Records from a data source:
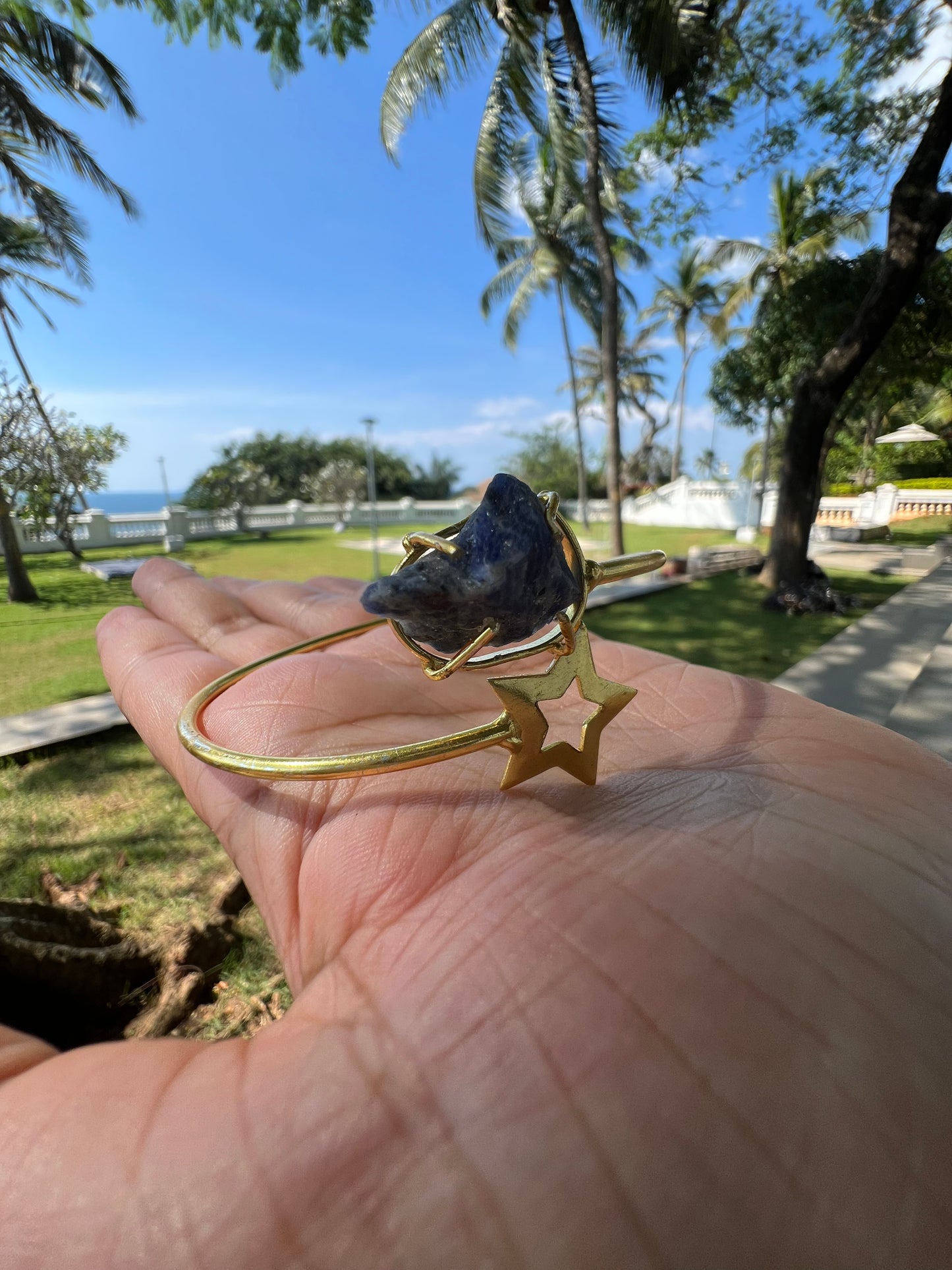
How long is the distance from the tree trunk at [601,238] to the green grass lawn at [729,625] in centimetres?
168

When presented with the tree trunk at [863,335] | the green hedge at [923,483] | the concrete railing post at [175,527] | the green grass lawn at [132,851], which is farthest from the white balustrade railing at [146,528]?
the tree trunk at [863,335]

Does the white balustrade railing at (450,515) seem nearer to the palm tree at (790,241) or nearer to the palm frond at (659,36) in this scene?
the palm tree at (790,241)

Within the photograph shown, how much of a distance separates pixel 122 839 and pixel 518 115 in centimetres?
884

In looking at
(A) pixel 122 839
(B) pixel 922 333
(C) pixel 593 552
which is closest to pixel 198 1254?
(A) pixel 122 839

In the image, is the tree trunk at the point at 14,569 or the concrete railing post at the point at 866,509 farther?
the concrete railing post at the point at 866,509

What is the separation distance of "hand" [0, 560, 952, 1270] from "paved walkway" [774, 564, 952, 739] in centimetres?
262

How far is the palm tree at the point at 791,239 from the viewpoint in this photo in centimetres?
754

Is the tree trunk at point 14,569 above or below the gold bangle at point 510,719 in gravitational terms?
above

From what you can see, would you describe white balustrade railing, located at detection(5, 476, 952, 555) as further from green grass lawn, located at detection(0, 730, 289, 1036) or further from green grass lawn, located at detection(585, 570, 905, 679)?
green grass lawn, located at detection(0, 730, 289, 1036)

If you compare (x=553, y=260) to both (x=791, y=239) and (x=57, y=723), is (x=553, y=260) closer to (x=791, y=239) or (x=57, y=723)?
(x=791, y=239)

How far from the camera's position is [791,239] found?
11.9 m

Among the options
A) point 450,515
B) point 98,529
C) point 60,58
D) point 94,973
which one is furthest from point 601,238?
point 450,515

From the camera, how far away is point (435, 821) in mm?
1153

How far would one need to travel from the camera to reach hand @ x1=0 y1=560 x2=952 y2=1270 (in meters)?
0.65
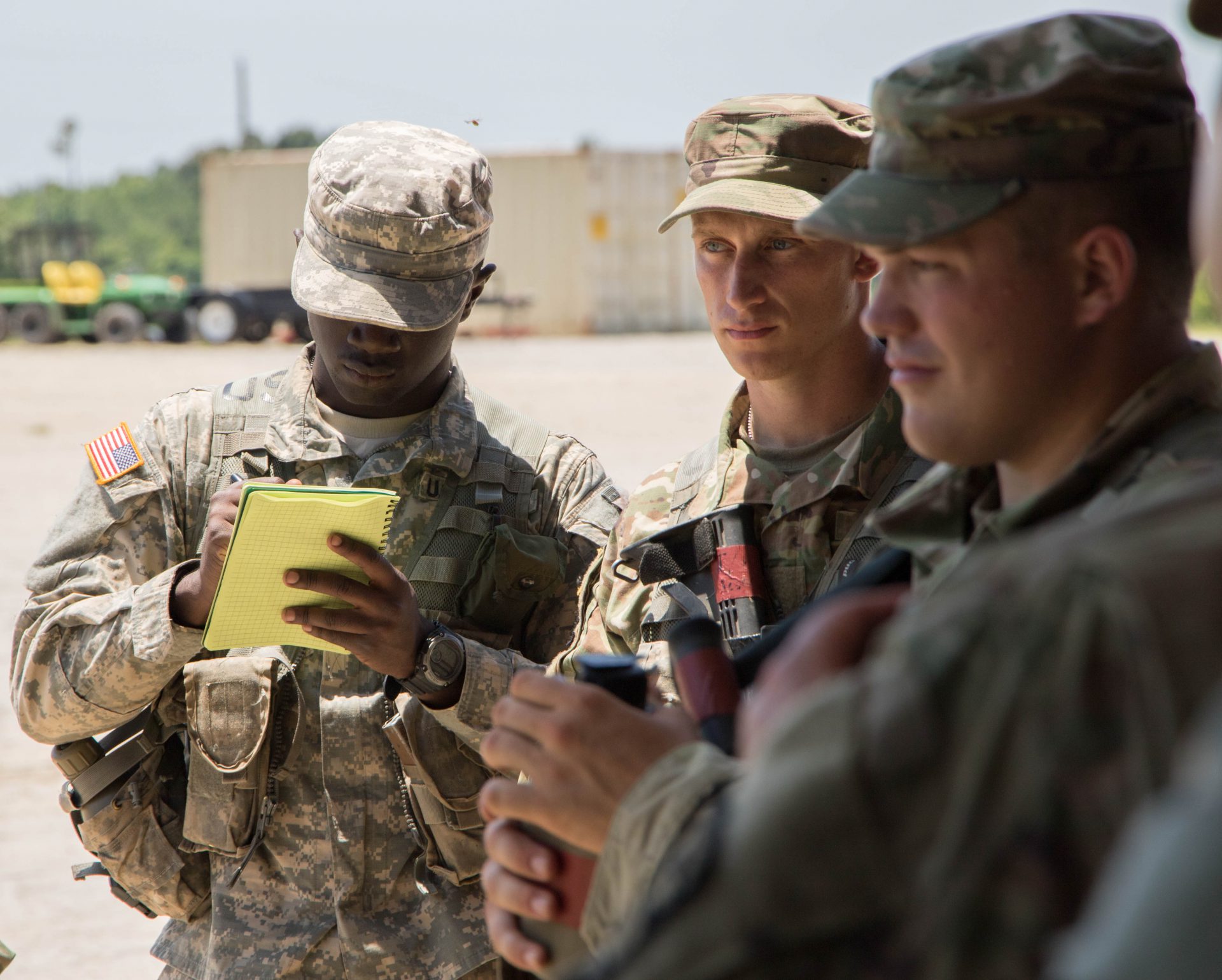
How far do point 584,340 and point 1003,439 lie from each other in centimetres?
2695

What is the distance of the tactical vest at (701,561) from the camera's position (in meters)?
2.34

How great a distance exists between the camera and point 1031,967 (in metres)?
0.74

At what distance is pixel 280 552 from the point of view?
8.06 ft

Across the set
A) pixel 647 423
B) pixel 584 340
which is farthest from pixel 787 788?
pixel 584 340

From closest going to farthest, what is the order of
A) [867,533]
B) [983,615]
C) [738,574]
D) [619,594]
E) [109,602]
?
[983,615]
[867,533]
[738,574]
[619,594]
[109,602]

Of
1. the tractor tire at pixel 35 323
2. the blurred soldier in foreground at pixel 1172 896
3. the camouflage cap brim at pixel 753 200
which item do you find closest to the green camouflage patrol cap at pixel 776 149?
the camouflage cap brim at pixel 753 200

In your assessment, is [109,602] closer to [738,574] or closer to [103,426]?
[738,574]

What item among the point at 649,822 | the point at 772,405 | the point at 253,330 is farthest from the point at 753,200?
the point at 253,330

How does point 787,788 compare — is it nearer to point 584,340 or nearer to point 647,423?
point 647,423

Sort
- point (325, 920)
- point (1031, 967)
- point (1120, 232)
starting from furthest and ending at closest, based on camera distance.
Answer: point (325, 920) → point (1120, 232) → point (1031, 967)

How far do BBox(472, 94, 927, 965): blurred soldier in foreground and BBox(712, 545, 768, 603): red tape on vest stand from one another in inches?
0.5

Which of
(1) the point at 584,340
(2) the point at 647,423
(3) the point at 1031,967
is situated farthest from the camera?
(1) the point at 584,340

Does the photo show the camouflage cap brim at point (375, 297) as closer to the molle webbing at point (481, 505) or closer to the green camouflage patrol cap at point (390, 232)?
the green camouflage patrol cap at point (390, 232)

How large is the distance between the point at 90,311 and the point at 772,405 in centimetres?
2598
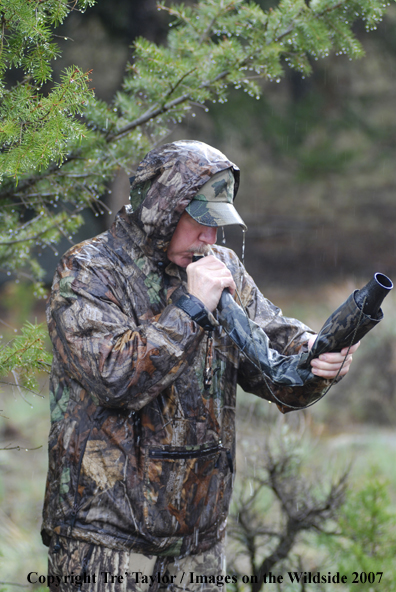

Problem statement: Render everything from the line containing "Does the photo" down to the end of the material as a Markdown table with the columns Row and Line, numbering each line and skipping blank ones. Leave the pictures out.

Task response:
| Row | Line |
|---|---|
| 1 | Does the photo show the camouflage cap brim at point (375, 297) as closer to the molle webbing at point (481, 505) or closer to the green camouflage patrol cap at point (390, 232)? |
| 2 | the green camouflage patrol cap at point (390, 232) |
| 3 | How large is the distance between the point at 90,311 and the point at 772,405 in centimetres? |
| 4 | 2598 |